Uma das razões que me fazem considerar a televisão italiana uma bela merda é a sobre-exposição de mulheres nuas e siliconadas a todas as horas do dia e da noite. E depois se há coisa que me irrita solenemente são os timbres agudos das apresentadoras italianas. Elas gritam e emitem sons ridiculamente histéricos. Espontaneidade e vivacidade é bom e os tons monocórdicos não agradam a ninguém, mas encontremos um meio-termo, sim?
Mas não é disso que eu queria falar.

Algo que me faz espécie aqui é o boletim meteorológico.
Ao contrário de Portugal, cujas "meninas do tempo" da SIC se tornaram verdadeiras "estrelas" da televisão e do jet-set português, é normal que as apresentadoras sejam moças de boa figura . Assim sucede em todo o mundo, como por exemplo esta no México:


Pois acontece que em Itália o tempo é apresentado por um senhor do exército. Ou da Aeronáutica ou lá o que é.


Segundo facto estranho: nunca dizem as temperaturas correctas (vá, previsões) que podemos esperar para o dia de hoje ou de amanhã. Dizem, isso sim, as temperaturas de ontem.

Portanto, ontem em Milão estiveram 24 graus, em Roma 20 e em Nápoles 19.

(Ora, muito obrigada, isso também eu sei dizer. Não há grande ciência nisso!)

Para o dia de amanhã, espera-se uma diminuição na temperatura.

(Um bocadinho vago não? Uma diminuição de 2 graus ou de 15 graus? Eu quero números, quero saber se uso um casaco comprido ou um top de alças!)

Cambadas de inúteis.

E há aqueles dias em que...

6.4.09


...a nossa opinião acerca de nós mesmos finalmente melhora e sentimos que conseguimos alcançar tudo o que desejarmos, desde que nos empenhemos e nos dediquemos a essa causa.
Este fim-de-semana e contra todas as estatísticas e expectativas, traduzi cerca de 13 mil palavras. Isto tendo em consideração que um tradutor traduz uma média de 3000-4000 palavras por dia.

O ponto interessante é que nunca duvidei que não o iria conseguir, apesar de realmente se tratar de um desafio à resistência humana e à capacidade de concentração. Sabia que tinha a deadline no domingo à noite e tive isso em mente. Tratou-se de um esforço natural mas a sensação de dever cumprido no final é extremamente gratificante.

E hoje, depois um fim-de-semana de poucas horas de sono, sinto-me como a rapariga da fotografia. Os meus colegas comentaram comigo que estava com uma óptima cara e bem-disposta. Existe só um motivo: sinto-me bem comigo própria.

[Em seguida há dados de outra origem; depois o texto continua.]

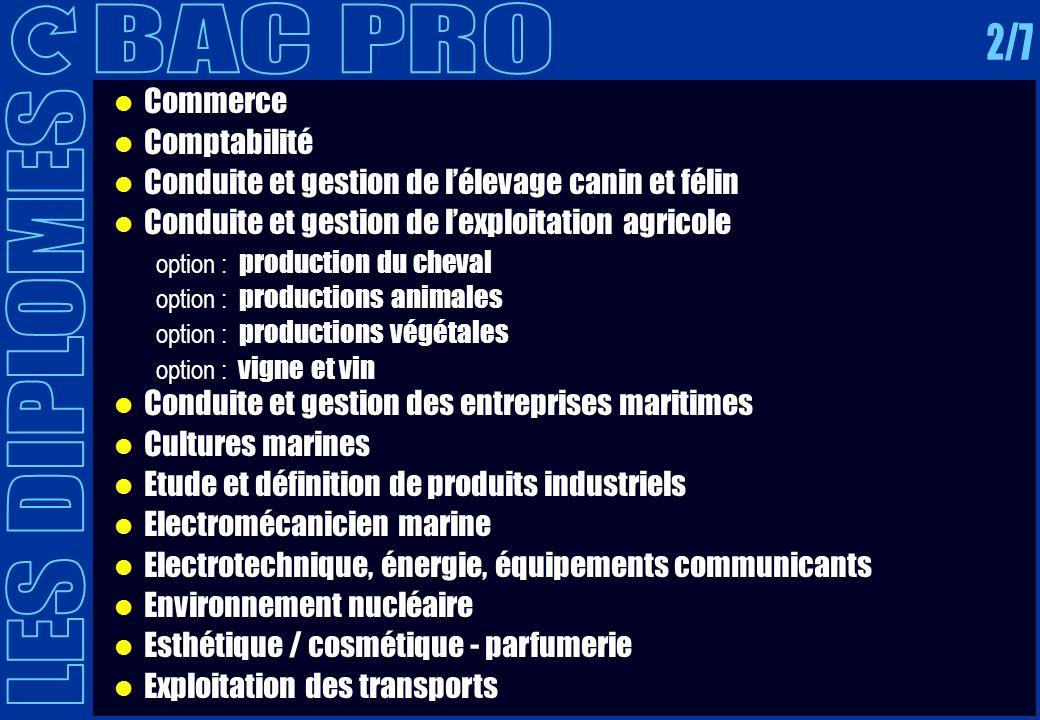 BAC PRO 2/7 LES DIPLOMES Commerce Comptabilité
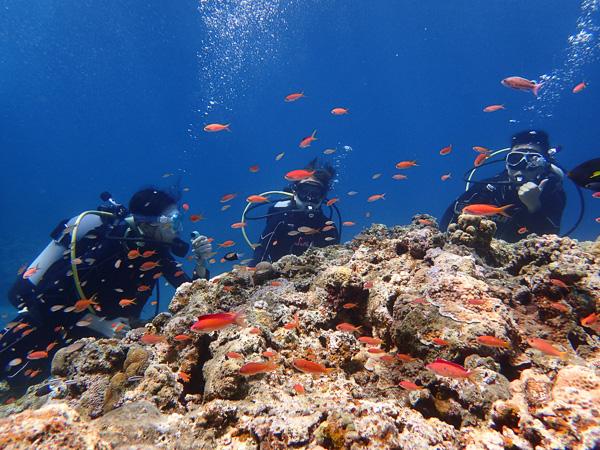 気持ちいい水の中☆体験ダイビング&ファンダイビング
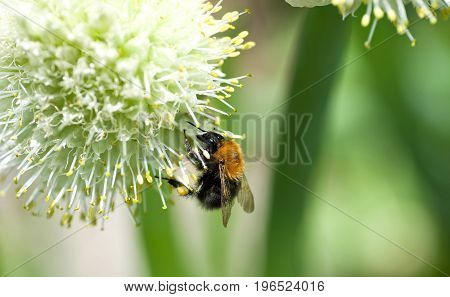 bumblebee collects nectar on a flower of onions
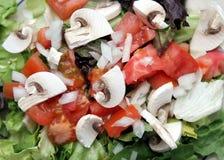 Macro dell'insalata Fotografie Stock Libere da Diritti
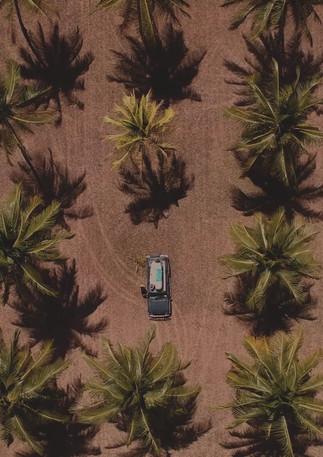 Drohnenaufnahme über den Palmen in Australien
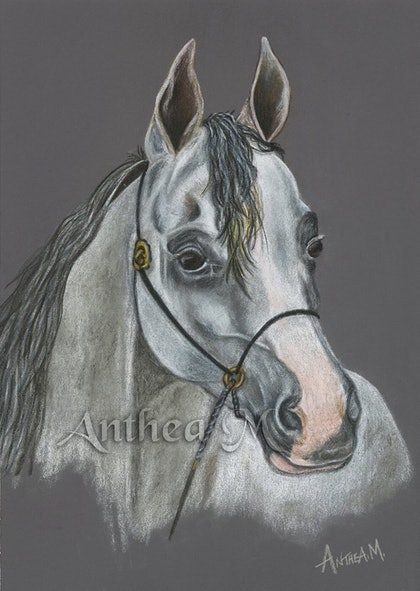 (CreativeWork) Arabian Horse by Anthea Marcella. other-media. Shop online at Bluethumb.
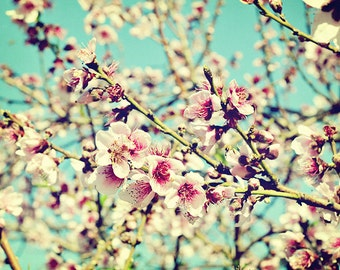 Nectarine Blossoms - Vintage-Style Fine Art Photo - 5x7 Pink and White Flower Photograph - Made in Israel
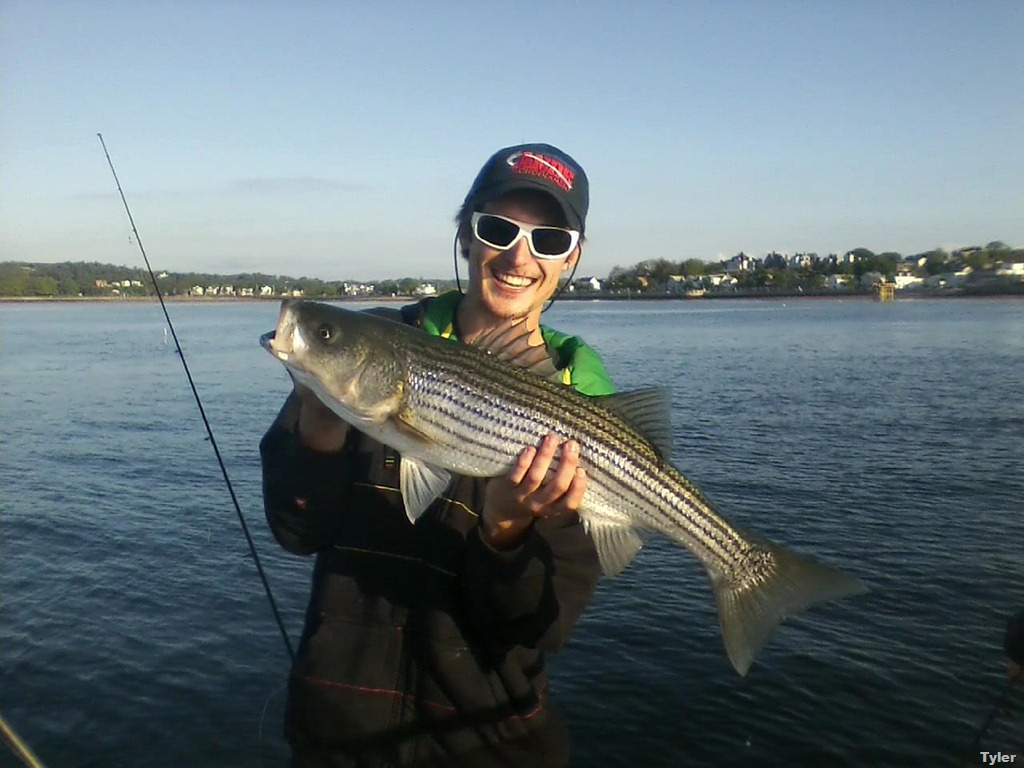 New feature tyler from yankee fleet s gloucester ma for Ma fishing report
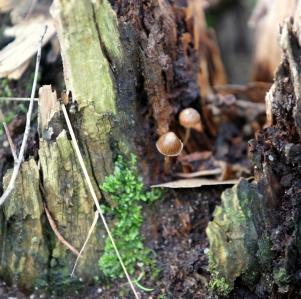 Shows Coprinus disseminatus, Edward Hunter Heritage Bush Reserve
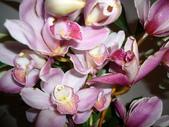 花瓣之美:1797083901.jpg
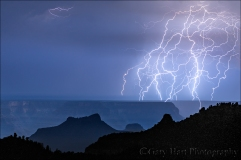Lightning Web, Grand Canyon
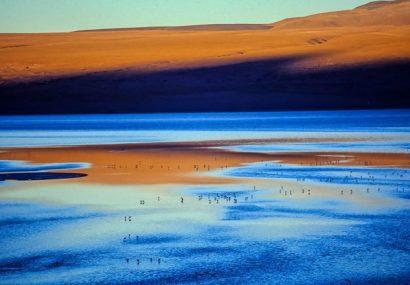 Bolivia. Esperienze e Conoscenze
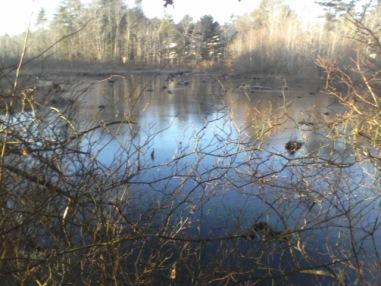 back bog pond at crowell conservation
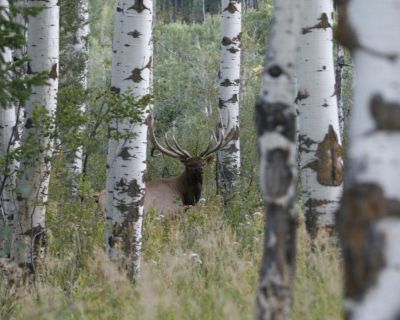 DIY High Success private land elk hunts, Trespass fee or with meals and lodging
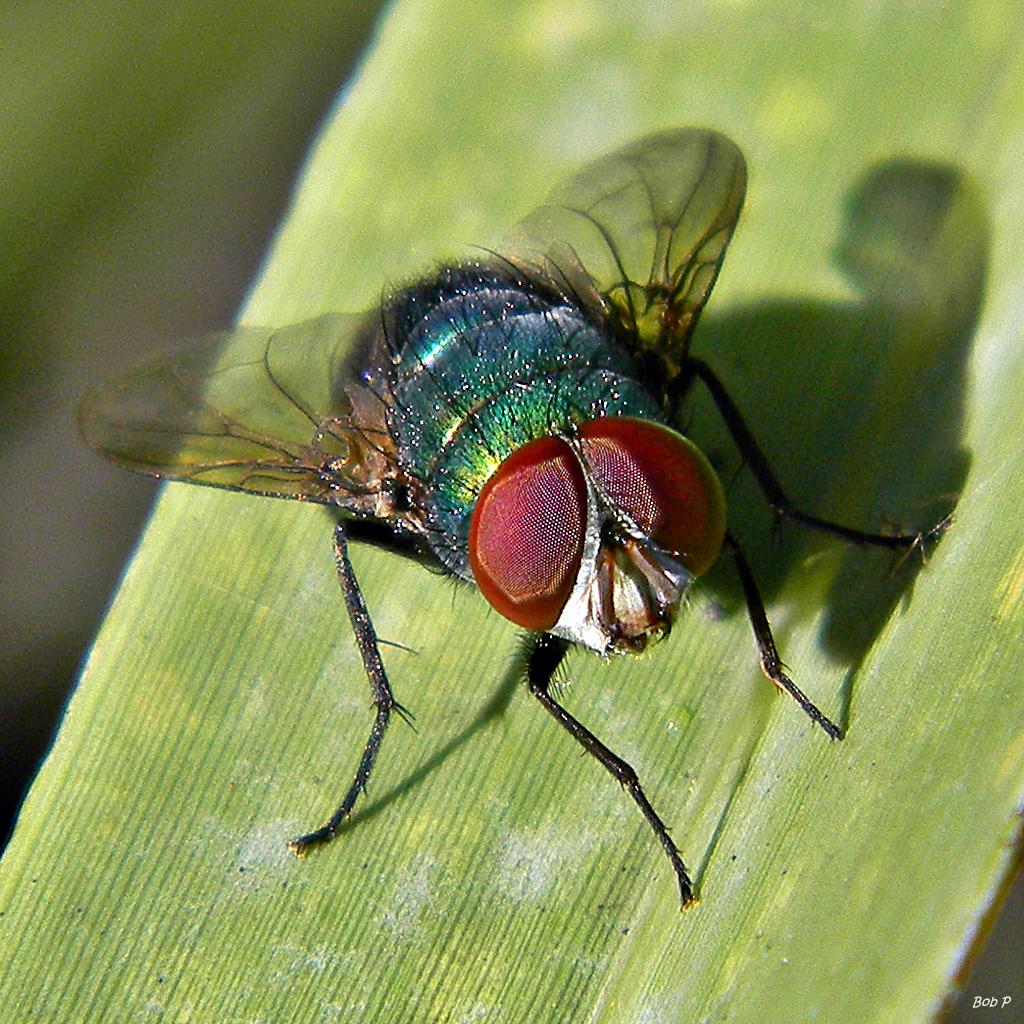 File:Thru The Eyes Of Ruby (the fly) (8219315716).jpg ... Fly Eyes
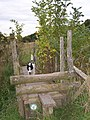 Stile and Footbridge on Medway Valley Walk - geograph.org.uk - 1101840.jpg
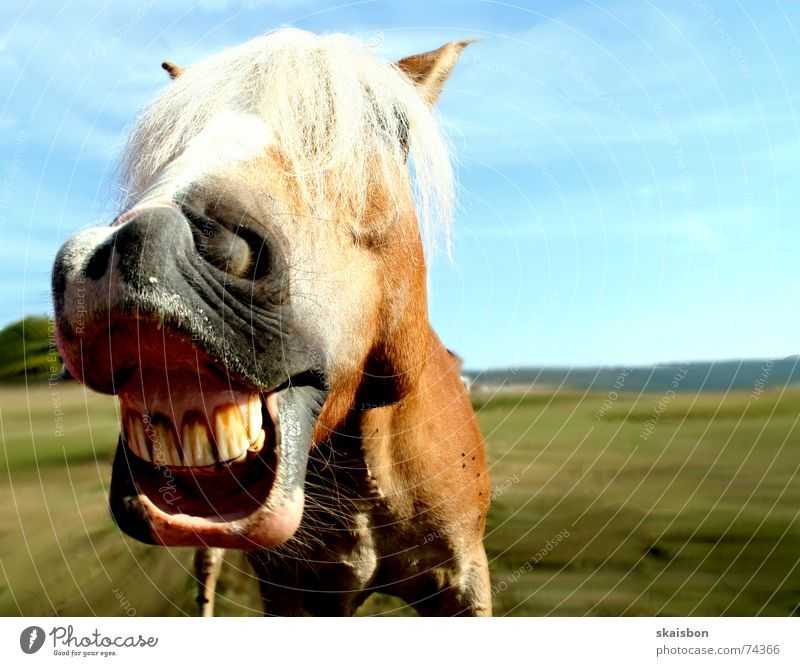 Joy Animal Meadow Laughter Funny Leisure and hobbies Humor Crazy Cool (slang) Horse Near Set of teeth Pasture Scream Tilt Pet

E às vezes basta uma festa...

6.4.09

...para nos convencer que conseguimos ser felizes nesta cidade. Para compreender que não estamos sozinhos e ainda conseguimos encantar as pessoas e conhecer gente que nos surpreende pela positiva.
Seja o jornalista do jornal milanês, seja a brasileira oriental designer de jóias, seja o advogado giro e simpático, seja o modelo do corpo perfeito, seja a portuguesa mais extrovertida que já encontrei na minha vida, seja a brasileira aniversariante que torna o mundo melhor só de saber que ela existe...sei que me senti "em casa" no meio deles.
Acredito que este tipo de pessoas têm o condão de despertar o que de melhor há em nós e de nos ensinar a gostar ainda mais nós próprios.
Por isso na noite de sexta-feira senti-me eu mesma como há tanto tempo não acontecia e só por isso acredito que Milão ainda tem tanto para oferecer.